A censura na espreita

A censura na espreita

O tempo passa, o país avança em algumas questões, mas não se livra das manifestações inquisidoras que retiram de porões obscuros os velhos fantasmas que já assombraram esta república em um passado não muito distante. A maior parte dos ataques à igualdade vem de onde menos se espera. Da pura insatisfação de grupos elitistas que não toleram a contrariedade dos interesses ou a simples perda da zona de conforto. Na maior parte do tempo, em pomposas solenidades, essas autoridades recitam discursos igualitários com termos rebuscados. Nesse "faz de conta", representam personagens em um jogo de cena e se autodeclaram iguais aos demais mortais.  No fundo, por trás da toga ou da gravata cara, são contumazes apreciadores das “vantagens adquiridas”, cultivam privilégios sorrateiros e desfrutam com furor de tratamentos diferenciados. 

Embora se trate de um valor abstrato, a liberdade de manifestação se apresenta como o bem mais valioso que a sociedade possui. No entanto, muitos só aprendem a valorizar aquilo que perdem. O que se obtém sem muito esforço soa como uma concessão gratuita e costuma ficar relegado a planos inferiores. Para defender a liberdade de opinião, esta nação de altos contrastes tem instituições vigilantes e porta-vozes vibrantes que entram em ação quando as concepções cerceadoras e proibitivas se materializam de forma cristalina no declarado abuso do poder. Isso foi o que ocorreu na mais recente tentativa de censura à imprensa protagonizada, quem diria, por dois ministros do Supremo Tribunal Federal (STF), Dias Tófolli e Alexandre de Moraes. A dupla se articulou nas antessalas do STF e decidiu tratar as críticas e os ataques aos integrantes da corte pelas regras do interesse próprio, contrariando o que diz a lei. O lamentável episódio teve grande repercussão na mídia, pois a tentativa de burlar as regras partiu justamente da instância maior, que tem por dever de ofício zelar pelo cumprimento da lei. 

Sob o argumento de proteger o STF e seus integrantes de “notícias falsas”, Tófoli e Alexandre de Moraes decretaram a volta da censura. Proibiram a revista Crusoé e o site O Antagonista de divulgarem informações sobre o possível envolvimento de integrantes do STF com a operação Lava Jato. Governos anteriores já tentaram controlar a informação. Não é preciso ser um jurista de saber notório para entender que a censura no Brasil está proibida pela Constituição. Os dois ministros sabem que todos aqueles que incorrerem em crimes de calúnia, difamação e atentados contra a honra podem ser processados na forma da lei. A mesma legislação também prevê a separação dos poderes e dos atos processuais. Um investiga (Polícia) outro processa (Ministério Público) e um terceiro ente julga (juízes). Assim se tenta assegurar o justo tratamento das partes. Não pode haver uma santíssima trindade concentrada em um poder só, do “eu investigo, processo e condeno.” 

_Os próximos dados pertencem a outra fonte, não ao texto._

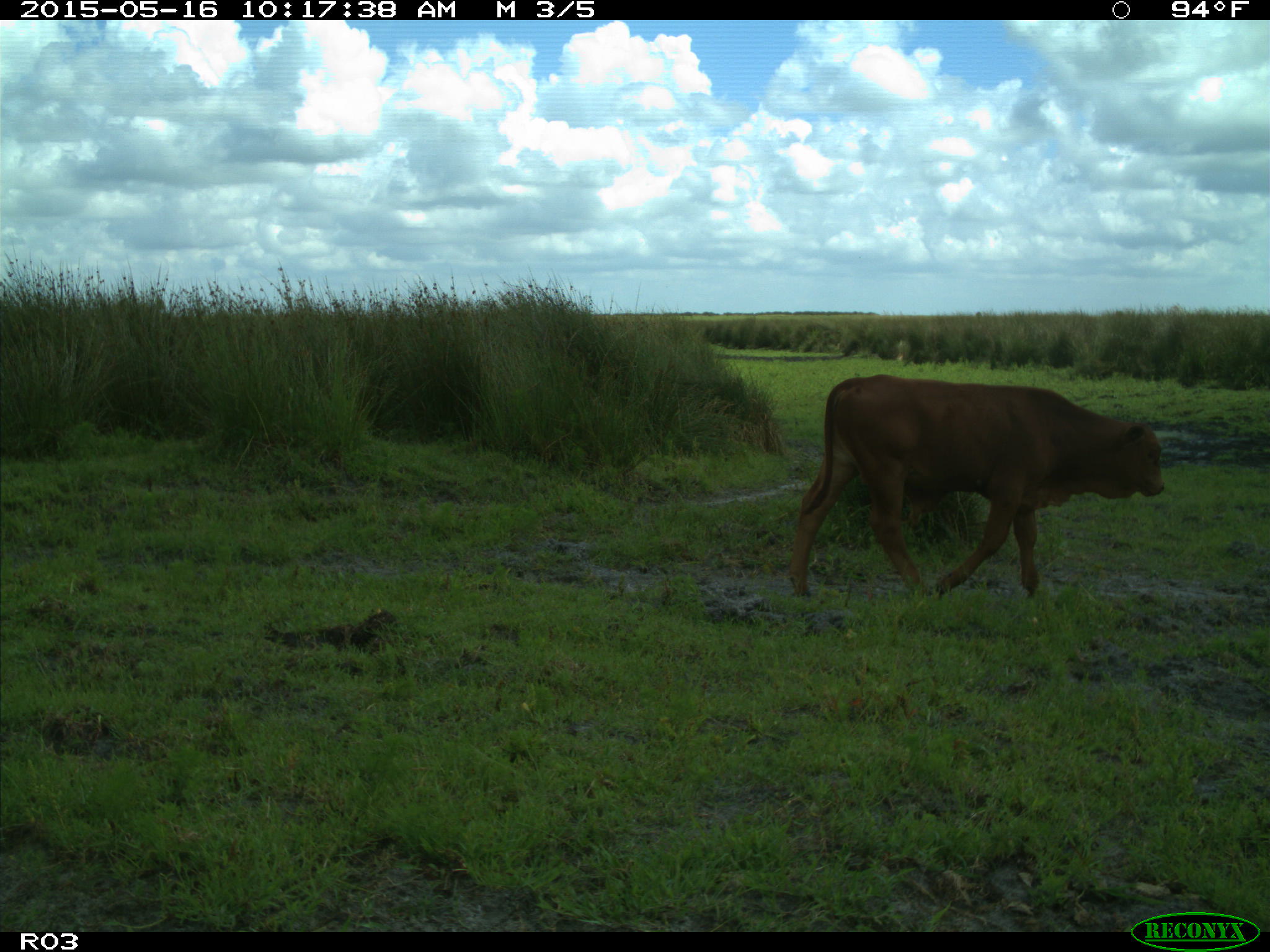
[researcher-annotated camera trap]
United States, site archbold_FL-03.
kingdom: Animalia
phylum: Chordata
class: Mammalia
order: Artiodactyla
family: Bovidae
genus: Bos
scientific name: Bos taurus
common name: domestic cow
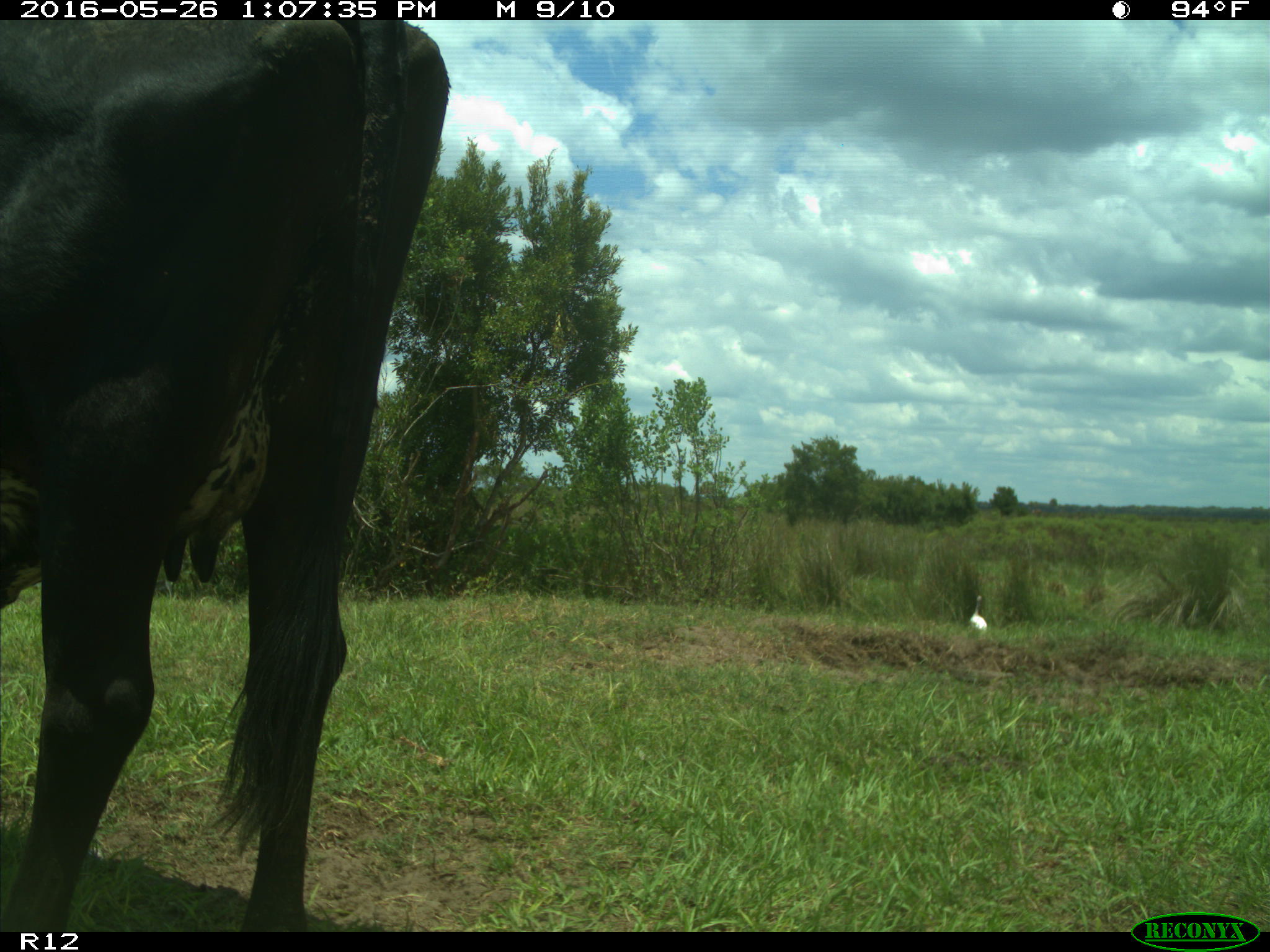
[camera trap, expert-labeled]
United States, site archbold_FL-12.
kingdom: Animalia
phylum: Chordata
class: Mammalia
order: Artiodactyla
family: Bovidae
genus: Bos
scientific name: Bos taurus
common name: domestic cow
Bos taurus (domestic cow).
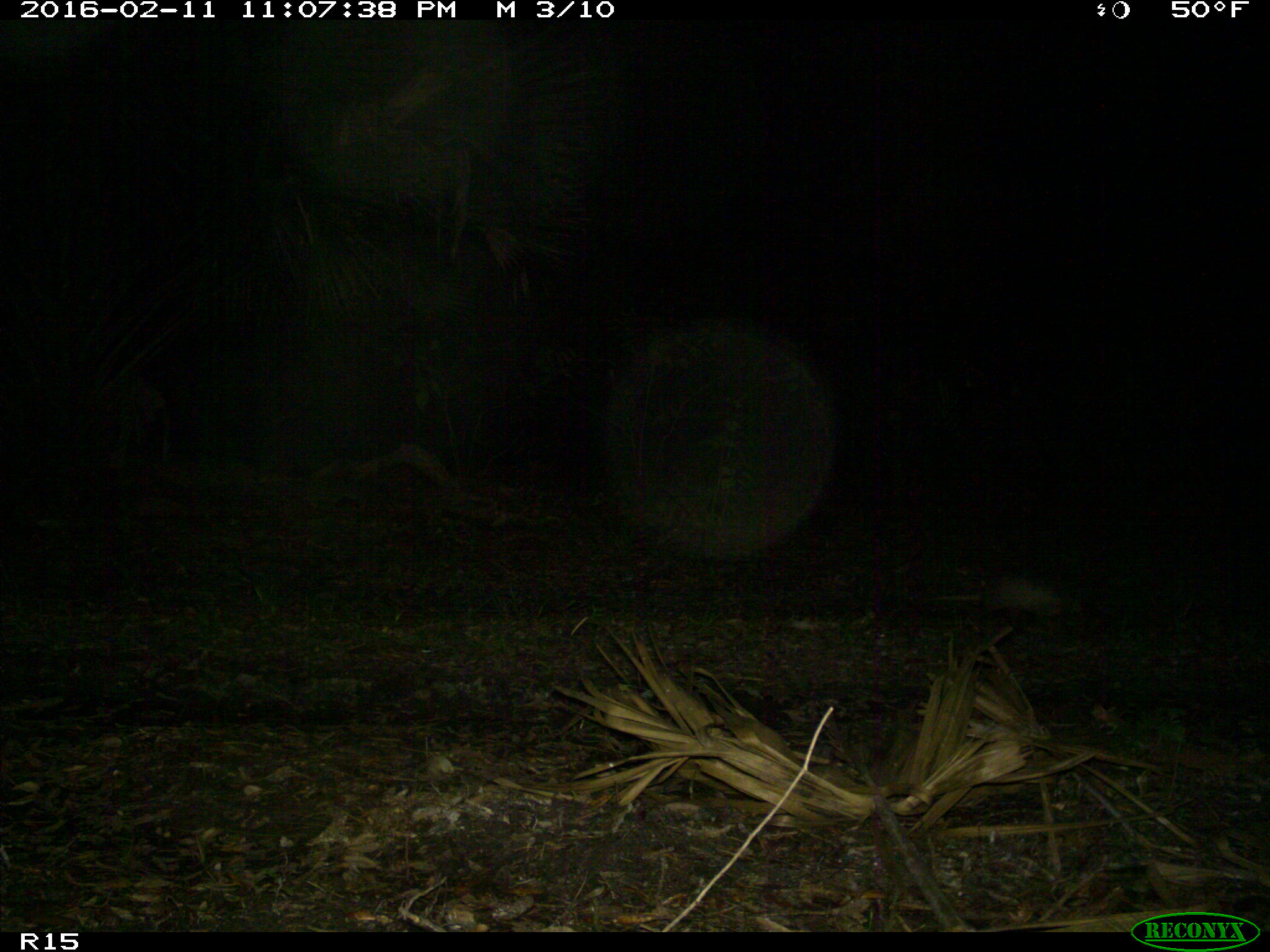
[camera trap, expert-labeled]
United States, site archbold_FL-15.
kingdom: Animalia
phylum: Chordata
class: Mammalia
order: Cingulata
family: Dasypodidae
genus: Dasypus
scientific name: Dasypus novemcinctus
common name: nine-banded armadillo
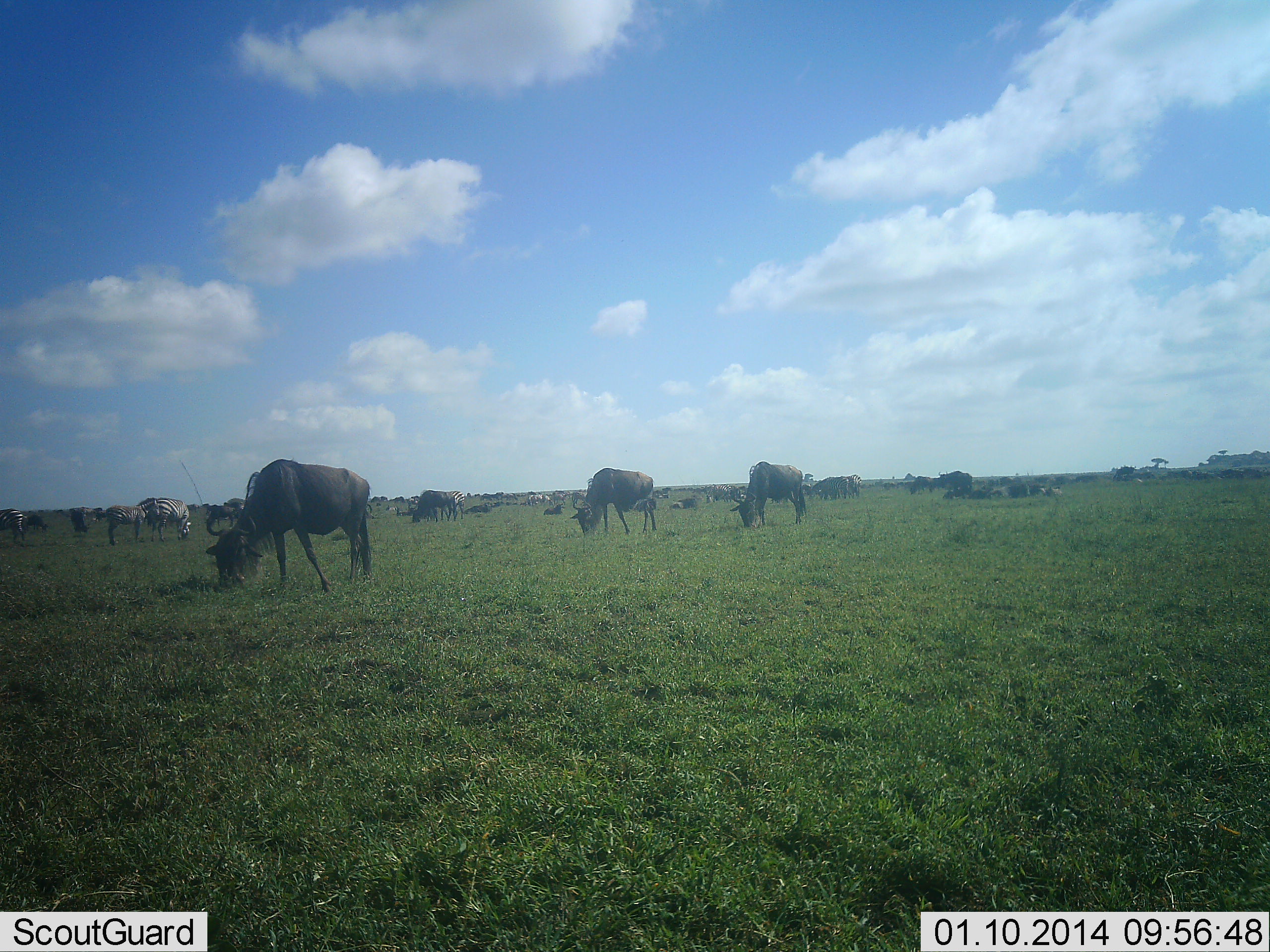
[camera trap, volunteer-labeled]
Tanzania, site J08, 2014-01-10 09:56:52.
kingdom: Animalia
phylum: Chordata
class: Mammalia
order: Artiodactyla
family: Bovidae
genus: Connochaetes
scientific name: Connochaetes taurinus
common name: blue wildebeest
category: wildebeest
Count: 11-50.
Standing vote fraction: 42%.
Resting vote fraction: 33%.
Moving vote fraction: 17%.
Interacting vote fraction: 0%.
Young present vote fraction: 0%.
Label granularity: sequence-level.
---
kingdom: Animalia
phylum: Chordata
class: Mammalia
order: Perissodactyla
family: Equidae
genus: Equus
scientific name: Equus quagga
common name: plains zebra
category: zebra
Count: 4.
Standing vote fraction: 50%.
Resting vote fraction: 0%.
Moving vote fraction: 10%.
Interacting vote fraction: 0%.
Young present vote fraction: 30%.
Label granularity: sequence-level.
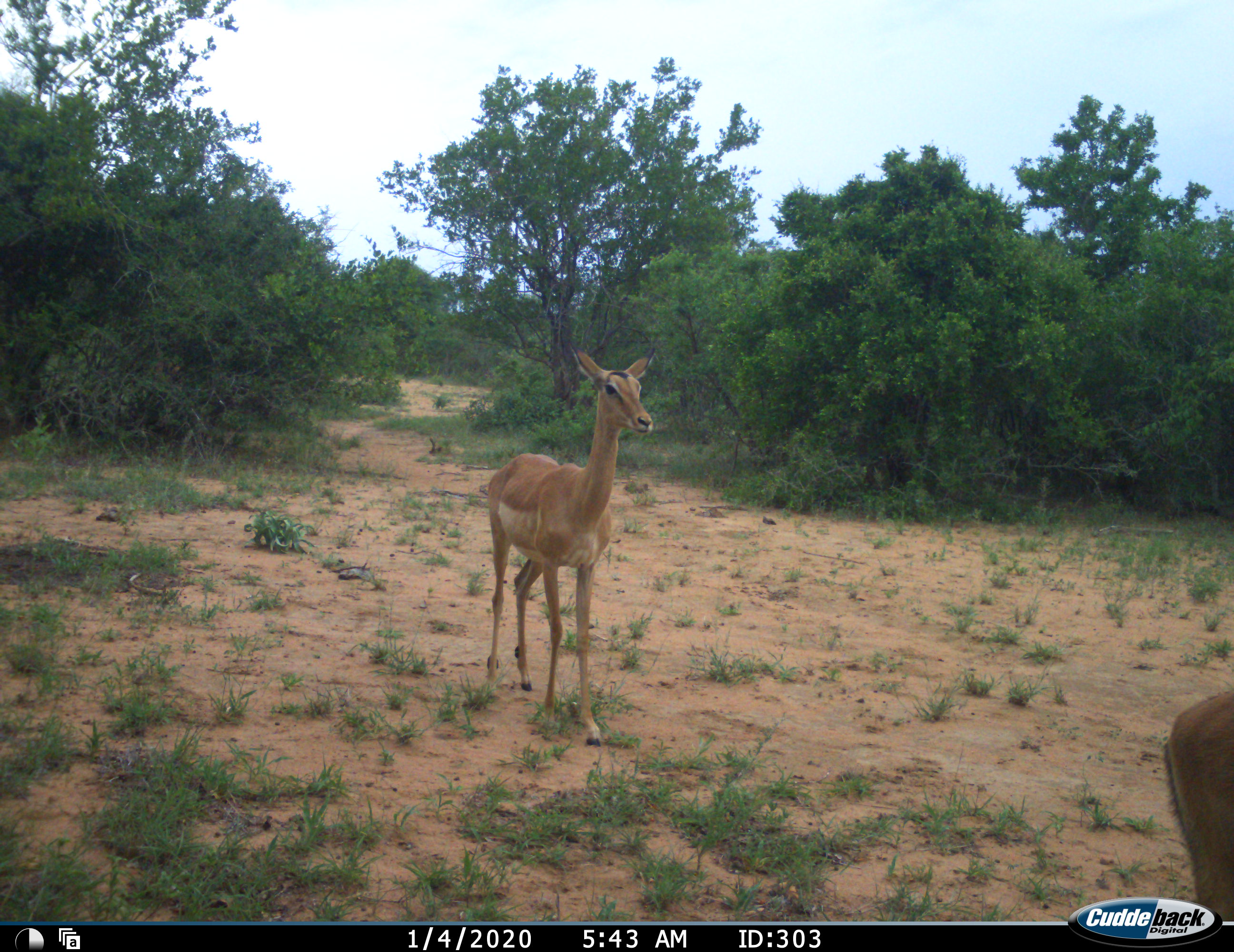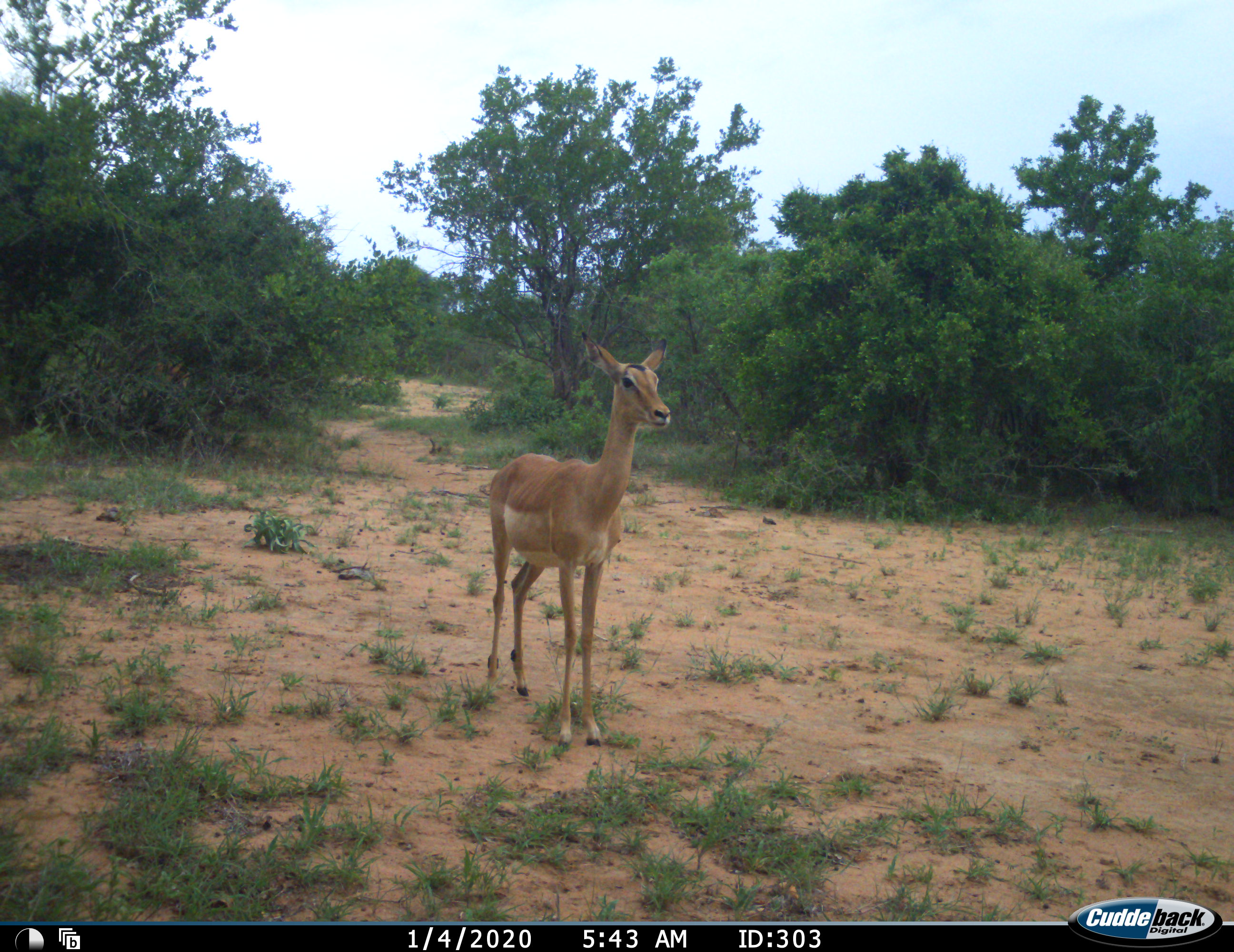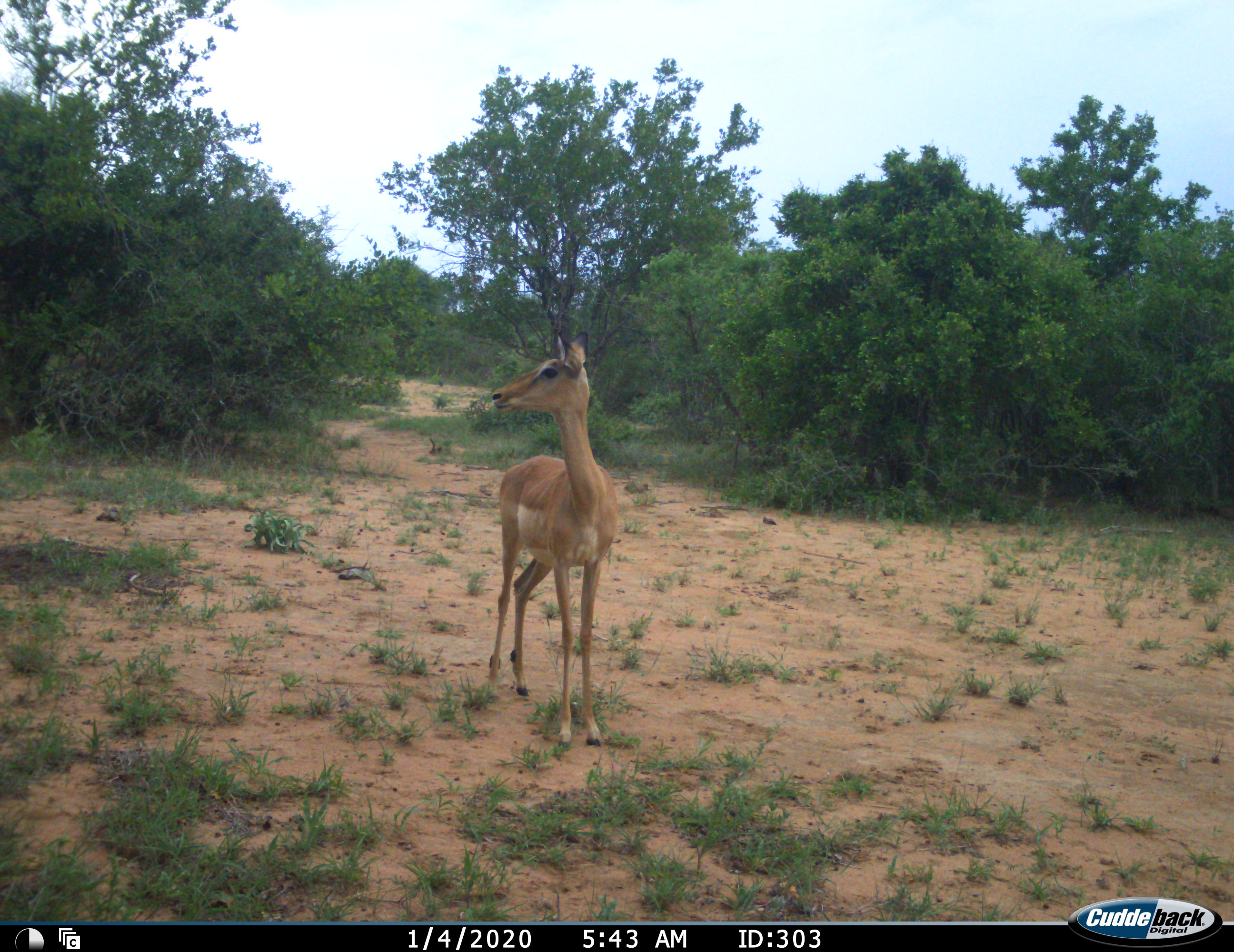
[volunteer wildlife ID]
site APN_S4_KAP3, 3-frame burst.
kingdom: Animalia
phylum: Chordata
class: Mammalia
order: Artiodactyla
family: Bovidae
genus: Aepyceros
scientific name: Aepyceros melampus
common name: impala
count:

Com a reação de jornalistas, entidades de classes, órgãos de imprensa e juristas respeitados, entre eles o ministro mais antigo da corte, Celso de Mello, o estado de sítio apregoado pela dupla Tófolli e Moraes caiu em apenas três dias. O ato de censura não resistiu ao clamor da opinião pública.  “O Estado não tem poder algum para interditar a livre circulação de ideias ou o exercício da liberdade constitucional de manifestação do pensamento ou de restringir e de inviabilizar o direito fundamental do jornalista de informar, de pesquisar, de investigar, de criticar e de relatar fatos e eventos de interesse público, ainda que do relato jornalístico possa resultar a exposição de altas figuras da República... Eventuais abusos da liberdade de expressão poderão constituir objeto de responsabilização a posteriori”, observou Celso Mello.  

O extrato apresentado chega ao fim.